**Records for this exercise**.
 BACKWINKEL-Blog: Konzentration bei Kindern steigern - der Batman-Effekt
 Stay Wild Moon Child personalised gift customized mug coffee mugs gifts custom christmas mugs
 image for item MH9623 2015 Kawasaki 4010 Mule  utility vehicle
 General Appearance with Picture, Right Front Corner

--

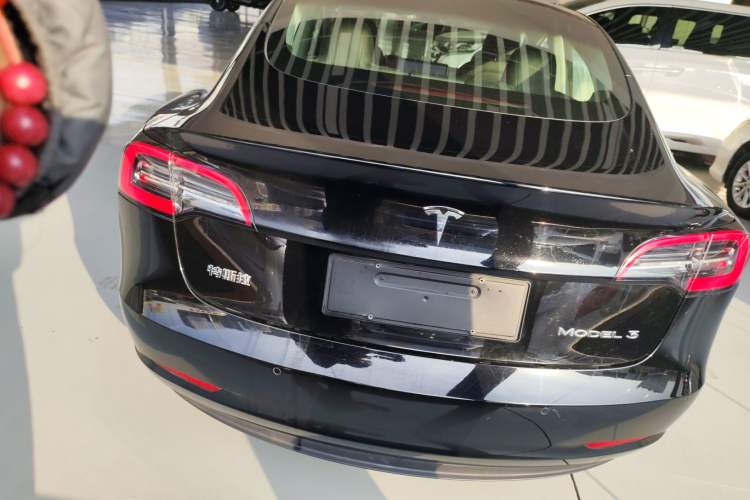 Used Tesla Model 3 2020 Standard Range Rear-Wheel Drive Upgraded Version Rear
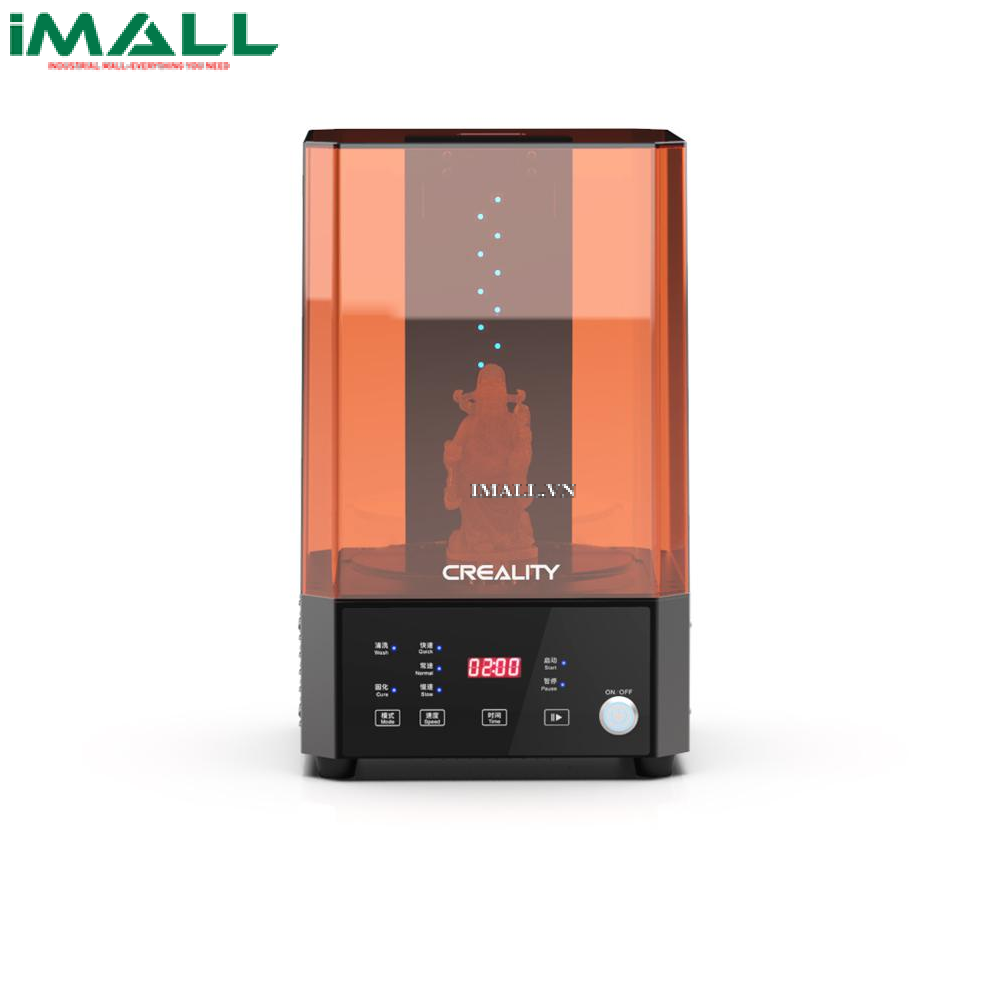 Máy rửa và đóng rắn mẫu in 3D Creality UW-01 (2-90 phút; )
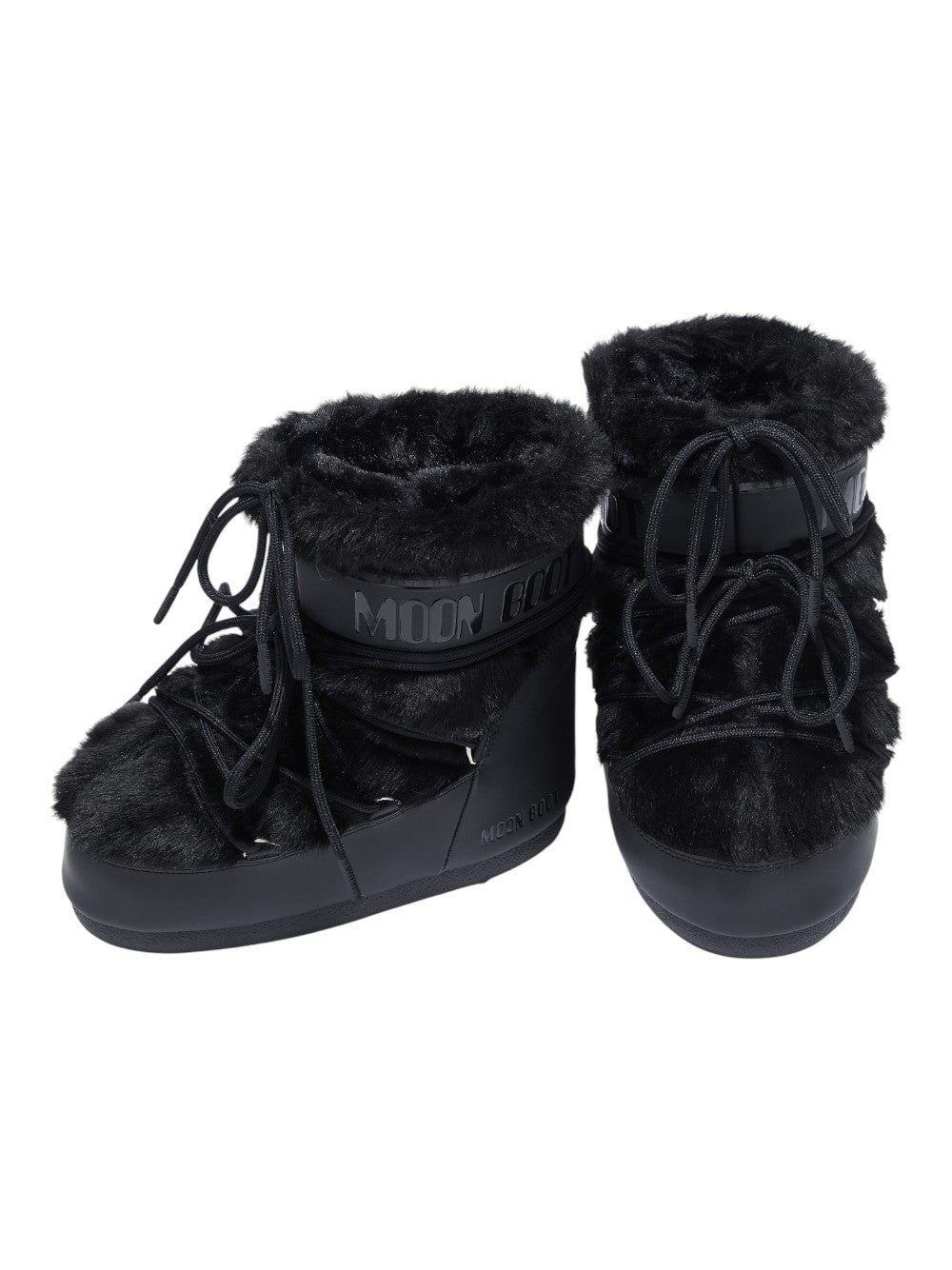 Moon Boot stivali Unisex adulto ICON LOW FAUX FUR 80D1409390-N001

**What you have to do**. Set down the material from the line with "Used Tesla Model" to the line with "Moon Boot stivali", both included, word for word, leaving out the pictures.

**Finished task**.
 Used Tesla Model 3 2020 Standard Range Rear-Wheel Drive Upgraded Version Rear
 Máy rửa và đóng rắn mẫu in 3D Creality UW-01 (2-90 phút; )
 Moon Boot stivali Unisex adulto ICON LOW FAUX FUR 80D1409390-N001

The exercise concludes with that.